Write out exactly the lines from the one containing "As portrayed in" through the last line of the records below, including both.
---*---
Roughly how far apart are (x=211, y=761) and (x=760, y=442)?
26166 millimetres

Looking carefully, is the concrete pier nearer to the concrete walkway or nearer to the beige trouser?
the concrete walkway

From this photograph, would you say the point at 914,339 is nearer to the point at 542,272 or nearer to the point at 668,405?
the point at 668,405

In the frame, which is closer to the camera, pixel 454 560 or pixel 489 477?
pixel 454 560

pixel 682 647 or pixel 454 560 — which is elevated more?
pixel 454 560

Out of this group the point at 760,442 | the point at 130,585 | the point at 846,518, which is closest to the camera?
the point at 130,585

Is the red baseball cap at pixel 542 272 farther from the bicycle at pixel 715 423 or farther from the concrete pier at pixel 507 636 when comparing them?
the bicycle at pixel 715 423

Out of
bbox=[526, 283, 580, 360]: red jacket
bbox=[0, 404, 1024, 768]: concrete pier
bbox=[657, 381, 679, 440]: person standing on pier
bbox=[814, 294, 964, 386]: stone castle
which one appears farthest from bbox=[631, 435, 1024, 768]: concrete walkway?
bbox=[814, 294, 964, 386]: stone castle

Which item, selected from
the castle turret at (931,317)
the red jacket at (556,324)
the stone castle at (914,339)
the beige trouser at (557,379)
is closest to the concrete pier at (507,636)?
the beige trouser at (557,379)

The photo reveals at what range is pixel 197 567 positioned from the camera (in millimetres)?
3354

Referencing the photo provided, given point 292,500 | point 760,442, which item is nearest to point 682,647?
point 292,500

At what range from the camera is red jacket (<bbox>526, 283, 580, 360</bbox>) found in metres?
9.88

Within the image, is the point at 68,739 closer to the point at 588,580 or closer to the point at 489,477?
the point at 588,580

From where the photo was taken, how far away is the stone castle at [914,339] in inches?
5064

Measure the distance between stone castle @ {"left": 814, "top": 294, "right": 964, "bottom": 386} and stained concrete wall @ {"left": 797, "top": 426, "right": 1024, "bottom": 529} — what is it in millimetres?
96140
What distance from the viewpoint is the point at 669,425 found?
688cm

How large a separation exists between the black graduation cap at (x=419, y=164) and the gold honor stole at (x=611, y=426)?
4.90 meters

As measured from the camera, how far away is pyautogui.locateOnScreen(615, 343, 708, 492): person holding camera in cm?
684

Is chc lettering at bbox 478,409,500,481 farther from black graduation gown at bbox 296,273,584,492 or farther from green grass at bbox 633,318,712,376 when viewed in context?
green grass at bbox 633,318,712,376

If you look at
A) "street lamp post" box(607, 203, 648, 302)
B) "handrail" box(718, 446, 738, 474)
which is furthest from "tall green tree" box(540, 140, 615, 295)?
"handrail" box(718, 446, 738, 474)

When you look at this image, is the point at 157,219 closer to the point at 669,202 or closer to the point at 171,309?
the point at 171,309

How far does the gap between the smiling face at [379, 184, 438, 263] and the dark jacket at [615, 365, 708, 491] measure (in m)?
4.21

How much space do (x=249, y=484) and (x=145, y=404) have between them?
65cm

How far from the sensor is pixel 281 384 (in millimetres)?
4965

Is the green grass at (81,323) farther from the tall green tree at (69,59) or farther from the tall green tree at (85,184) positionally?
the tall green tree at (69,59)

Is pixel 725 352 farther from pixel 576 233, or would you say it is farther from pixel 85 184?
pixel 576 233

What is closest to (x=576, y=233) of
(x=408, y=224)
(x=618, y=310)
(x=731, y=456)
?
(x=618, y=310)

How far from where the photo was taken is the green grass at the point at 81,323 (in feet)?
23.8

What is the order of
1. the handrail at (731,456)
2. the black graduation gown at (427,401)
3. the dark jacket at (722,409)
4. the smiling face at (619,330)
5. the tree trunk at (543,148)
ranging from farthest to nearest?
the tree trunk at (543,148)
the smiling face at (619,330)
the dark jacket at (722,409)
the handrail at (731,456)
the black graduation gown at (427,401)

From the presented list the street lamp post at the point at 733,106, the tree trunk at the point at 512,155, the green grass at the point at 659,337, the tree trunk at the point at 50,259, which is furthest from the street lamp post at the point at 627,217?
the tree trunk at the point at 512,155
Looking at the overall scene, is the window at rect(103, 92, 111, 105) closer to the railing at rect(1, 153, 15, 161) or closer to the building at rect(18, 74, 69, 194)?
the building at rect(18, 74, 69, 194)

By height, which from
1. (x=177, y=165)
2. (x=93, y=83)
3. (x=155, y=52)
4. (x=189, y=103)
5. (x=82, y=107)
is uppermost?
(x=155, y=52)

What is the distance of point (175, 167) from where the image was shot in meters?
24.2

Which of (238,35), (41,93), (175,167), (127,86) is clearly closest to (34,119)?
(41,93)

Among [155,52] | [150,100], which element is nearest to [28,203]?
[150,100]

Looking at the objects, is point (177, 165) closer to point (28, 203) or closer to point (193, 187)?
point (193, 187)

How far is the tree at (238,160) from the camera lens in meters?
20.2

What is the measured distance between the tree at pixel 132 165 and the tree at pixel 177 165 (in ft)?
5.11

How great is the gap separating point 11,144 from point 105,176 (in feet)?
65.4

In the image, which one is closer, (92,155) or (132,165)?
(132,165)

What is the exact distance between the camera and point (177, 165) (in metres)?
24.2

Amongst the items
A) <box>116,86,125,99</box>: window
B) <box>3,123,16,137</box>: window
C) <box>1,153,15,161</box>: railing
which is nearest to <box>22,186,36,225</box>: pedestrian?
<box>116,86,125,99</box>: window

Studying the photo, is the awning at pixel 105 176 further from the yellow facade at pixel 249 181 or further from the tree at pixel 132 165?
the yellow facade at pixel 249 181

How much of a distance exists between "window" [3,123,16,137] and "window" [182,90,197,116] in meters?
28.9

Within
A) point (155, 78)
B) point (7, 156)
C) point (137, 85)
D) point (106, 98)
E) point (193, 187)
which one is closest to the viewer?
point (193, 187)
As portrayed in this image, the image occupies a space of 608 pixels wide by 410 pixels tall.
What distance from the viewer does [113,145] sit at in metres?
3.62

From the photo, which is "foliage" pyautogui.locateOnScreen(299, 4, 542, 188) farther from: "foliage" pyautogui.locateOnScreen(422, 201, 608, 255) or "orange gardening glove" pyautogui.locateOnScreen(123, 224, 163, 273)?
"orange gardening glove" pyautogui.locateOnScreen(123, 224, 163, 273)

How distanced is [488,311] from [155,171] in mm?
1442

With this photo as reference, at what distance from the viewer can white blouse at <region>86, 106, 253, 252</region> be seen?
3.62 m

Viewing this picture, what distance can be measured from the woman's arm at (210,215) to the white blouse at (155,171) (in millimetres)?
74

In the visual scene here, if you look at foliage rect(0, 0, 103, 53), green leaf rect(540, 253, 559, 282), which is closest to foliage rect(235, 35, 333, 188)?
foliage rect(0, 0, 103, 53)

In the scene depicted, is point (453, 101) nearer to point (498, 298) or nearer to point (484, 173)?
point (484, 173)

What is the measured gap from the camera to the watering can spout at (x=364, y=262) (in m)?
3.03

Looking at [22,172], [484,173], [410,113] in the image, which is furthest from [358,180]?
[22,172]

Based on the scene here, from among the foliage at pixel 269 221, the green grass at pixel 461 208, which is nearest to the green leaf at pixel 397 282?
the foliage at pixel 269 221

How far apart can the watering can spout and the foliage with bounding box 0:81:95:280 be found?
---*---
- [Written response]
As portrayed in this image, the image occupies a space of 608 pixels wide by 410 pixels tall.
What distance from the viewer does [113,145] sit at in metres?
3.62

From the photo, which is "foliage" pyautogui.locateOnScreen(299, 4, 542, 188) farther from: "foliage" pyautogui.locateOnScreen(422, 201, 608, 255) or "orange gardening glove" pyautogui.locateOnScreen(123, 224, 163, 273)?
"orange gardening glove" pyautogui.locateOnScreen(123, 224, 163, 273)

How distanced is [488,311] from [155,171] in mm?
1442

With this photo as reference, at what distance from the viewer can white blouse at <region>86, 106, 253, 252</region> be seen?
3.62 m

Viewing this picture, what distance can be measured from the woman's arm at (210,215) to the white blouse at (155,171) (in millimetres)?
74

In the visual scene here, if you look at foliage rect(0, 0, 103, 53), green leaf rect(540, 253, 559, 282), which is closest to foliage rect(235, 35, 333, 188)?
foliage rect(0, 0, 103, 53)

In the scene depicted, is point (453, 101) nearer to point (498, 298) or nearer to point (484, 173)?
point (484, 173)

What is the measured gap from the camera to the watering can spout at (x=364, y=262) (in m)?
3.03

Looking at [22,172], [484,173], [410,113] in the image, which is furthest from [358,180]?
[22,172]

Based on the scene here, from among the foliage at pixel 269 221, the green grass at pixel 461 208, which is nearest to the green leaf at pixel 397 282?
the foliage at pixel 269 221

How far apart can the watering can spout and the foliage with bounding box 0:81:95:280 be found?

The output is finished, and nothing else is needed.